Brief :: Copy the data below verbatim, leaving no line out.

Provided material ::
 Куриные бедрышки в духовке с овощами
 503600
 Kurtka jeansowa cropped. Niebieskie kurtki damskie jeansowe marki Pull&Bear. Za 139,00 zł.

Completed exercise ::
 Куриные бедрышки в духовке с овощами
 503600
 Kurtka jeansowa cropped. Niebieskie kurtki damskie jeansowe marki Pull&Bear. Za 139,00 zł.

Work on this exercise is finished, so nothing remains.